The auditor recommended that Secretary of Finance Lucy DLG Nielsen require Cabrera to return the money. Legal action may be considered if Cabrera resists the recommendation, the report said.

Public Auditor Leo LaMotte also recommended that Nielsen request the Attorney General’s Office to prosecute Cabrera for misconduct in public office.

The audit report covered payments to Cabrera from 1995 to 1997, excluding payment of his salary and other benefits.

Up to $30,000 of the funds found misspent was disbursed as travel advances, $66,581.51 for reimbursements of questionable official representation and $3,667.15 for other accounts.

The audit showed that Cabrera received two cash advances of $20,000 and $10,000 for two off-island trips, which were recorded directly as official representation instead of advances.
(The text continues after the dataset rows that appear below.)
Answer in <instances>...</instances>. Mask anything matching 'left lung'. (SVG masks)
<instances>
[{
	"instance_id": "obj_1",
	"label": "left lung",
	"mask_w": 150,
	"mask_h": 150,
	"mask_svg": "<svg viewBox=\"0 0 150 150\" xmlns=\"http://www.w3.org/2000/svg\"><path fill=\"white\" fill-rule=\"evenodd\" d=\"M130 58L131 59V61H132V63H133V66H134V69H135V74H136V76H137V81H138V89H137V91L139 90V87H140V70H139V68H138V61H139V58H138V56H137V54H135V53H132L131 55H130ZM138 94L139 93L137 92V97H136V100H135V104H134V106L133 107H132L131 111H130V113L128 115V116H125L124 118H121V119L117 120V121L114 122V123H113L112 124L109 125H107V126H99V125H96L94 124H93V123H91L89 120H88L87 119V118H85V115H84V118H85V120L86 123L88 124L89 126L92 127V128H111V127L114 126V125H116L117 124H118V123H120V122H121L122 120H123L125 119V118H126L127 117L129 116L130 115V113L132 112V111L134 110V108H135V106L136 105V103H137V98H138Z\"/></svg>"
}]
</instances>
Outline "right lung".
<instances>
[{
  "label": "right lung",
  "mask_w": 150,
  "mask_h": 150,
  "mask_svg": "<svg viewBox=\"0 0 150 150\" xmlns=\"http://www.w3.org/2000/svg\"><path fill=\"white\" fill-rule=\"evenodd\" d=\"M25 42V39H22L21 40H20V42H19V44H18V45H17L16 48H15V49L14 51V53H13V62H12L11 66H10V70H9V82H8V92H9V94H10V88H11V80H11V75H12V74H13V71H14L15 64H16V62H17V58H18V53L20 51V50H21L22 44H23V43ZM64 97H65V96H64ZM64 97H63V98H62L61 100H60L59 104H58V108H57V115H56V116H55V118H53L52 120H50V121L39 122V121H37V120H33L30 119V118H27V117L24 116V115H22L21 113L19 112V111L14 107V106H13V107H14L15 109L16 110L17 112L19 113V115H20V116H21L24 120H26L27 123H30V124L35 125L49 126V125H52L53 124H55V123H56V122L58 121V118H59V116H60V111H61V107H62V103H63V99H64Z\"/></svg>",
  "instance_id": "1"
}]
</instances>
The first trip to several Far East countries was made to accompany former governor Froilan C. Tenorio and other CNMI officials to meet investors. Cabrera and other officials who participated in the trip were issued travel authorizations and were separately given travel per diem allowances.

The second trip to the Philippines was made to attend the National Defense Council Foundation awards said to be co-hosted by the former governor and NDCF.

Cabrera, however, was not issued a TA for the trip.

Instead of liquidating the advances after the two trips, Cabrera requested additional reimbursements of $33,077.25 by submitting receipts for his expense, the report said.

Cabrera, the audit said, was also reimbursed for various questionable official representation expenses totaling $66,581.51.

These included payments for hotel accommodations and meals without justification or supporting documentation, items that are inappropriate to be charged for official government expense such as liquor and cigars, unaccounted for equipment, duplicate charges, unidentified expenses and personal expenses such as purchase of expensive shirts, suits and leather accessories.

Cabrera was reimbursed $14,058.02 for hotel accommodations and $13,934.35 for hotel charges, amount which OPA said was too high for his five-day stay in the Philippines.

Personal expenses incurred by Cabrera included educational computer software, which was intended for 8- to 10-year-old children.

He also requested reimbursement for computer and other equipment totaling $6,394.92. He purchased the items during his trips abroad. The items, OPA said, were not turned over by Cabrera to DOF and have not been accounted for.

OPA noted that Cabrera failed to ensure that official representation expenses were incurred only for official purposes.